# Thread: how to compute set intersection efficiently?

1. ## how to compute set intersection efficiently?

Hello everyone,

I need to compute the intersection of two (or more) sets. I will use C or C++, but STL algorithms are not enabled to be used. I have Googled, but it seems that there are only union algorithms and no intersection algorithms.

It is not my homework, and it is my interest to improve the application I am working on now. Does anyone have any reference materials or any ideas of how to design the intersection operation of sets efficiently.

George

2. Well if sets were bits, then

a & b is intersection
a | b is union

3. Hi Salem,

Originally Posted by Salem
Well if sets were bits, then

a & b is intersection
a | b is union
It is composed of integers. Any ideas?

regards,
George

4. > It is composed of integers. Any ideas?
How many integers
What range of integers

> how to design the intersection operation of sets efficiently.
Try not to engage in premature optimisation.
If your design and interfaces are clean, then rewriting bits of code AFTER you've done a profile run on the completed project will tell you what you really need to be concentrating on.

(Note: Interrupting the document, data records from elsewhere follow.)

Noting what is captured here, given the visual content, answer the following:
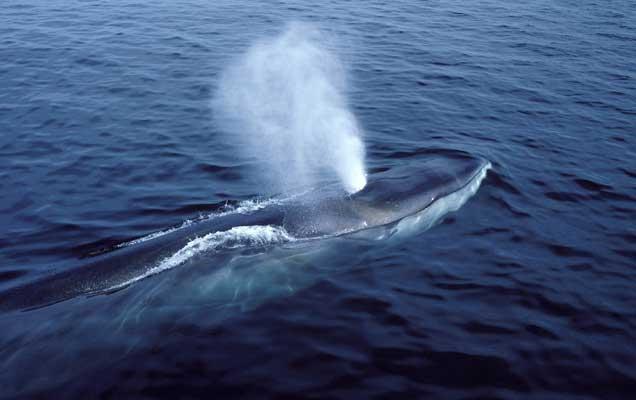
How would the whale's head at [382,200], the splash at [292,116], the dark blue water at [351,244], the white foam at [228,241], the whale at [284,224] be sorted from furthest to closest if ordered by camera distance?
the splash at [292,116]
the whale's head at [382,200]
the white foam at [228,241]
the whale at [284,224]
the dark blue water at [351,244]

5. If the sets are sorted you'll be able to optomize your intersection algorithm pretty easily. Of course, that means a performance hit when adding numbers to your sets.

But if your sets are sorted you can use binary searches for the intersection (and for insertions) which are pretty speedy. Binary searches also scale really well.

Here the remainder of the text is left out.